◆ What is being asked ◆
Continue the text on the MacBride Principles below, starting right after its last sentence and not from the material that follows it.

◆ Text excerpt ◆
##########

MacBride Principles

The MacBride Principles at 25

Posted By: March 28, 2013

macbri1

Dr. Sean MacBride and Fr. Sean McManus in New York in the spring of 1976, eight years before the announcement of the MacBride Principles.

MacBride Principles Honoree Fr. Sean McManus

December 9, 2009 Irish Echo

Father Sean Mc Manus was born February 6, 1944 in the townland of Clonliff, in the parish of Kinawley, County Fermanagh. The parish of Kinawley is divided by the Border and is partly in Fermanagh and partly in Swanlinbar, County Cavan.

Fr. Mc Manus has stated: “England not only divided my country, but my parish as well, for Heaven’s sake, you don’t have to be a political genius to figure out why I have such an abhorrence for the injustice and absurdity of partition”.

Fr. McManus joined the London Province of the Redemptorist Order and was ordained in 1968. When the Troubles erupted, McManus, in his own words, felt he could not be silent lest he be complicit with British government injustices.

He began to publicly speak out. The British government put pressure on the English Hierarchy and The Redemptorists to silence him. When he refused to be silent, he was shipped off to America on October 2, 1972.

From 1972 to 1978 he carried out parish work in Baltimore and Boston.

On February 6, 1974, Fr. McManus founded the Irish National Caucus. In 1977 he played a key role in the formation of the Ad Hoc Congressional Committee for Irish Affairs, chaired the press conference on Capitol Hill that launched the committee, and outlined the reasons why Congressman Mario Biaggi was selected the chairman. Biaggi and other representatives participated in that ground breaking press conference.

In 1978, Fr. McManus was given church permission to enter a “Special Ministry of Justice and Peace.” On December 10, 1978, he opened the office of the Irish National Caucus, the first ever on Capitol Hill to lobby for justice in Ireland.

In November, 1984, Fr. McManus announced the launching of the MacBride Principles, named after his good friend, Nobel Peace Prize Laureate, Sean MacBride.

Fr. Mc Manus Honored On 25 Th. Anniversary Of Mac Bride Principles

On December 8, 2009 the Irish Echo held a 25th, Anniversary celebration of the Mac Bride Principles.

The event was all the more prestigious in that it took place in New York City Hall, and presided over by Christine Quinn, Speaker of the City Council.

Fr. Mc Manus – along with his colleague in the Mac Bride struggle, Pat Doherty – was honored.

Here is Fr. Mc Manus’s acceptance speech, plus articles from the Irish Echo.

Acceptance Speech At New York City Hall Fr. Sean Mc Manus. December 8, 2009

In 1795 Thomas Paine wrote: “An Army of Principles Will Penetrate Where an Army of Soldiers Cannot” (Agrarian Justice. Pamphlet was written in 1975, published in 1797).

I think that perfectly applies to the Mac Bride Principles.

The Principles penetrated the previously UNPENETRATABLE bastion of anti-Catholic discrimination — the Northern Ireland State.

In the early years of our campaign, our opponents used to tell us to mind our own business – they clearly did not subscribe to Martin Luther King’s dictum: “ Injustice anywhere is an affront to justice everywhere”. But when our campaign began to take effect, they stopped telling us to mind our own business – because when Americans make sure that U.S. dollars are not subsidizing anti-Catholic discrimination in Northern Ireland, they are minding their own business.

##########

◆ Dataset content ◆
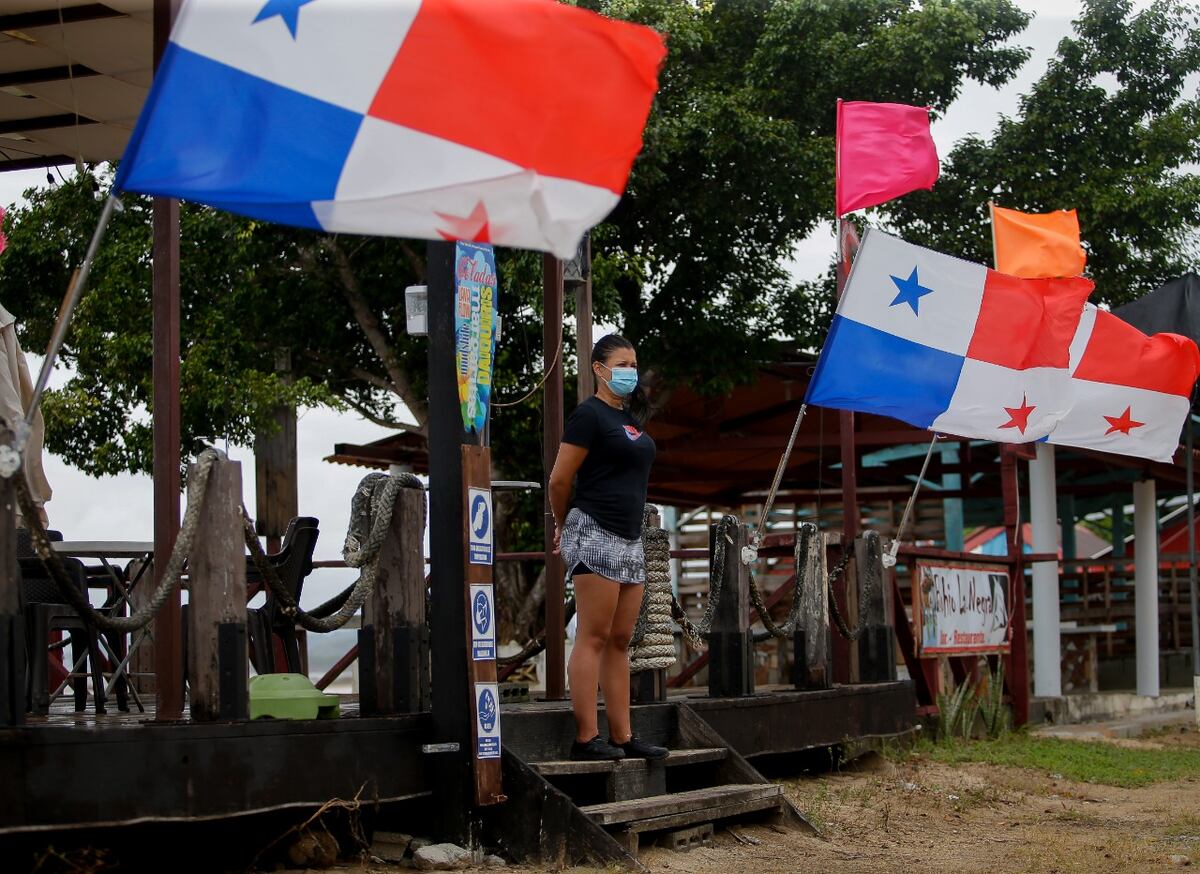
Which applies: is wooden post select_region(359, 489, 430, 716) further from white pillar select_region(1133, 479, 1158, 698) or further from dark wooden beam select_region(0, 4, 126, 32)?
white pillar select_region(1133, 479, 1158, 698)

##########

◆ Written response ◆
It is generally accepted that Martin Luther King’s movement would not have succeeded without Jewish-American support. And the Mac Bride Principles would not have succeeded without Jewish-American support.

Just look at the record:

In July 1979, Congressman Ben Gilman (R-NY commissioned the Irish National Caucus to conduct an investigation of the U.S. companies in Northern Ireland.

We then planned to have our principle, “United States dollars should not subsidize anti-Catholic discrimination in Northern Ireland”, enshrined into law. In 1983, Congressman Dick Ottinger introduced Bill HR 3465: “Requiring United States persons who conduct business or control enterprises in Northern Ireland to comply with certain fair employment principles.” We had, of course, modeled the Ottinger Bill on the Sullivan Principles.

Our activity got a lot of attention and soon many State and City officials who wanted to join our campaign contacted us: most notably, New York City Comptroller Harrison J. Goldin and Council Member Sal Albanese (who introduced the very first Mac Bride Bill in the entire United States).

Comptroller Goldin went on to provide magnificent support and economic muscle for the Mac Bride Principles until he left office in 1989. His successors, Liz Holtzman (1990- 1993) and Alan Hevesi (1994-2001), continued to provide indispensable support for the Mac Bride Principles.

My dear friend, Congressman Ben Gilman, Chairman of the House International Relations Committee, championed our campaign in the Congress and the Mac Bride Principles (despite very powerful opposition) became US law in 1998.

So you can easily see the importance of Jewish-American support.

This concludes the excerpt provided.